This is a demonstration of deriving the sign values programmatically. The code is very simple and uses manual regexes. The script simply substitutes the results of applying regex on the first inscription into the rest to filter out words that don't exist. This makes it less efficient (ie more inscriptions may be needed for resolution) but its fairly mechanical and repeatable by anyone.
The correctness of the regexes may be manually verified. A generic regex generator is a non-trivial task for the following reasons:
- The script allows a consonant sign to represent the default /a/ vowel included or excluded
- Matching two inscriptions with vowel overrides (ka vs ki) requires selecting only the consonant
- Vowel signs may signify long or short if unambiguous
- Sandhi rules are complex
- Samasa (compound word) stems may not be in the dictionary
However, the core of the decipherment process is properly illustrated. A regex greatly reduces the search space, and by resolving one by one, the effort is essentially linear instead of exponential.
##Files: scripts/prove.sh -- the main script
./scripts/prove.sh
./scripts/prove.sh 020
The first time its executed, the script will set up the dictionary
- Download the Monier-Willaims dictionary and uncompress
- Filter out spurious words (marked L) and unattested words
- convert all aspirated to non-aspirated, retroflex to dentals, sibiliants to s, etc.
- augment dictionary with declined forms, conjugations and attested words used
The prover will then run each sign using its minimal set for decipherment. Each inscription dramatically reduces the search space, to eventually one choice. Even if there are a handful of choices, it just requires manual checking to see which ones lead to a dead end.
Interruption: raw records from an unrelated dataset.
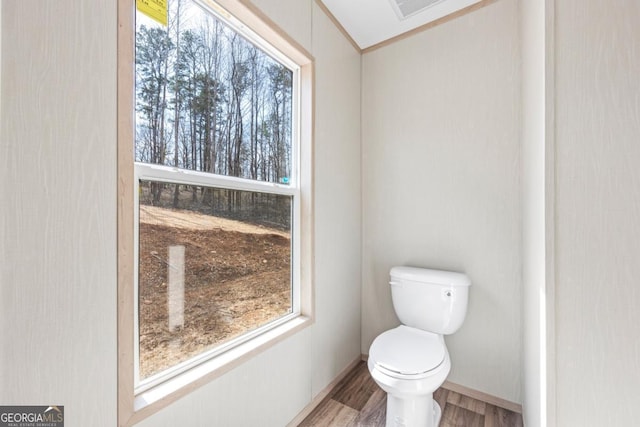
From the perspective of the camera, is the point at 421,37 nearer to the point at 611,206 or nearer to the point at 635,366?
the point at 611,206

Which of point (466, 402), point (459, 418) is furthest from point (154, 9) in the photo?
point (466, 402)

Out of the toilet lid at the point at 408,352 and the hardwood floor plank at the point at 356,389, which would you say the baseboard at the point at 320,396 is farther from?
the toilet lid at the point at 408,352

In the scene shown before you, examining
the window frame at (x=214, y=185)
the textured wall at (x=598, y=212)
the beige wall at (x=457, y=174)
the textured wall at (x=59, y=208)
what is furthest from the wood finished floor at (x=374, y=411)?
the textured wall at (x=59, y=208)

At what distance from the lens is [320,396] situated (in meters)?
1.73

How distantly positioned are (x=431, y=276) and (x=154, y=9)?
1.80 meters

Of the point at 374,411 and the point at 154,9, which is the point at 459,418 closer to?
the point at 374,411

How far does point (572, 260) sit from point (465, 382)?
1288 mm

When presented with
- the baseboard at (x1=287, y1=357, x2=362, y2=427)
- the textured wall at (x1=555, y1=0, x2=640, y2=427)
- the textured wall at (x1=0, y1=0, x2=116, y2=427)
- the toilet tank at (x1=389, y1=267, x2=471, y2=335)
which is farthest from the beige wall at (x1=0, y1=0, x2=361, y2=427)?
the textured wall at (x1=555, y1=0, x2=640, y2=427)

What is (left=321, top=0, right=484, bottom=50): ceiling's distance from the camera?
5.68 ft

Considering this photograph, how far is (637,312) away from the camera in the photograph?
2.85 ft

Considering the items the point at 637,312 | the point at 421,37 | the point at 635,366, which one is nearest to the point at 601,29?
the point at 637,312

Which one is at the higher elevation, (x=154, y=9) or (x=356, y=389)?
(x=154, y=9)

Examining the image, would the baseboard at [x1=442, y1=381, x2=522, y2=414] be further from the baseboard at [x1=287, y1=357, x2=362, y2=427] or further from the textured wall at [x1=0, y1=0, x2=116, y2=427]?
the textured wall at [x1=0, y1=0, x2=116, y2=427]

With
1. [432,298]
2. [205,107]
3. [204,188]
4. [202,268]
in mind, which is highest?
[205,107]
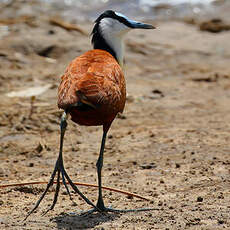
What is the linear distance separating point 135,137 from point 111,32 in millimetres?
1541

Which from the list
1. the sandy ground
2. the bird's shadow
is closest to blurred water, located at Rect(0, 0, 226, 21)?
the sandy ground

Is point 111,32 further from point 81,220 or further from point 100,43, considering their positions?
point 81,220

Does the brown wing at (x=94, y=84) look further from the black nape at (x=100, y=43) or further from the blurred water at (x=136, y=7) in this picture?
the blurred water at (x=136, y=7)

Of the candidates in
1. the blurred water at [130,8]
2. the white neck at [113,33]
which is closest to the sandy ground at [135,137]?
the white neck at [113,33]

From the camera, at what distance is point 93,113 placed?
4113 millimetres

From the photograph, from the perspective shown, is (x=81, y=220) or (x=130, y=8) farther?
(x=130, y=8)

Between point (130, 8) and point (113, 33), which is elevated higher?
point (113, 33)

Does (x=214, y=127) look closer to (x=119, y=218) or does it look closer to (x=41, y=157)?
(x=41, y=157)

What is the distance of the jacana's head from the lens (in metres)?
5.47

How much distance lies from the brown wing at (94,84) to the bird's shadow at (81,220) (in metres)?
0.83

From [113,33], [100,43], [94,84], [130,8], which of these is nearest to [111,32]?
[113,33]

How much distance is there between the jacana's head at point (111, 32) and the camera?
17.9 feet

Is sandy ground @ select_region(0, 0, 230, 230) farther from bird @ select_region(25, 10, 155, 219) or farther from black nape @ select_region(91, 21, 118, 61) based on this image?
black nape @ select_region(91, 21, 118, 61)

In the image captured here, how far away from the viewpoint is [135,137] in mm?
6570
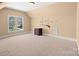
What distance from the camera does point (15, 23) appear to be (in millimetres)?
8703

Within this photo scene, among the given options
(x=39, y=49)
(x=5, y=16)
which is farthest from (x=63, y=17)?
(x=5, y=16)

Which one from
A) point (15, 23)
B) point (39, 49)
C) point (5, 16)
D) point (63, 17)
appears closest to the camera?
point (39, 49)

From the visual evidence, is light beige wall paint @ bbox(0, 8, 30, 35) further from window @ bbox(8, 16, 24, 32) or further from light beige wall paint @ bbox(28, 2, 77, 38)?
light beige wall paint @ bbox(28, 2, 77, 38)

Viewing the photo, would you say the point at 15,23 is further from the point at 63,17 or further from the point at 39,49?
the point at 39,49

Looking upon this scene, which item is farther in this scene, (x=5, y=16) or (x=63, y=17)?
(x=5, y=16)

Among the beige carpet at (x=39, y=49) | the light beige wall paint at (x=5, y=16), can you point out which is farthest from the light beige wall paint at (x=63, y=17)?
the light beige wall paint at (x=5, y=16)

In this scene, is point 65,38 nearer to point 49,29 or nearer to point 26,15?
point 49,29

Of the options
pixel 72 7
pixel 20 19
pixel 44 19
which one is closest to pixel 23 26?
pixel 20 19

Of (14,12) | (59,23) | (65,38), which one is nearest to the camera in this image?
(65,38)

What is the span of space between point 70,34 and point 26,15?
14.0ft

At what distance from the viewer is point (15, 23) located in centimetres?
870

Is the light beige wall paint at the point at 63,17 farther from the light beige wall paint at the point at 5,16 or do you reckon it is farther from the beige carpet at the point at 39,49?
the light beige wall paint at the point at 5,16

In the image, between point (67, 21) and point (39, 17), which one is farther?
point (39, 17)

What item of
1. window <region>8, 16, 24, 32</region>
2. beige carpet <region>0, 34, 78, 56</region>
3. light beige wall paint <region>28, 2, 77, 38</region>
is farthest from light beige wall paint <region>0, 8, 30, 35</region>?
beige carpet <region>0, 34, 78, 56</region>
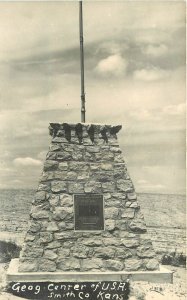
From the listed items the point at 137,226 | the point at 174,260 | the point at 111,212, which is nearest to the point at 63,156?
the point at 111,212

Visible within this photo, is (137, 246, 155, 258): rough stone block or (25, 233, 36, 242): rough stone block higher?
(25, 233, 36, 242): rough stone block

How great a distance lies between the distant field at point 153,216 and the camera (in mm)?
15391

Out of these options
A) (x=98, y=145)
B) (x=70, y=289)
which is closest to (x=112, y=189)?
(x=98, y=145)

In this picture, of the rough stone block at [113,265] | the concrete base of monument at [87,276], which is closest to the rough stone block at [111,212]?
the rough stone block at [113,265]

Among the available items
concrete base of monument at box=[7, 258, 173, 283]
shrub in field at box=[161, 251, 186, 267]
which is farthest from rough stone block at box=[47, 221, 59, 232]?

Invariably an incorrect classification will lead to disjoint sets where one set of inscriptions give one value while the second set gives a different value.
You will hit a dead end (no matches) or you will hit one or more matches that will all lead to dead ends.
For example, you may get "ja" as the value of the arrow sign but if you try to substitute ja for arrow in other inscriptions, many will be unreadable.
What if the regexes are done in a different way? What if every verb conjugation, every noundeclension and every prefix, suffix etc are added to make a huge dictionary?
The number of such combinations is infinite. Even if you decide to stop somewhere, most of them would be irrelevant. You may succeed in increasing your search space most of which will result in deadends. You will never be able to derive different values for the signs that can read a corpus larger than the unicity distance. This is due to a fundamental principle of information theory.
The correctness of the decipherment is judged simply by being able to read the corpus beyond the unicity distance. Even if all sign values were derived in a dream, thats the only thing that matters.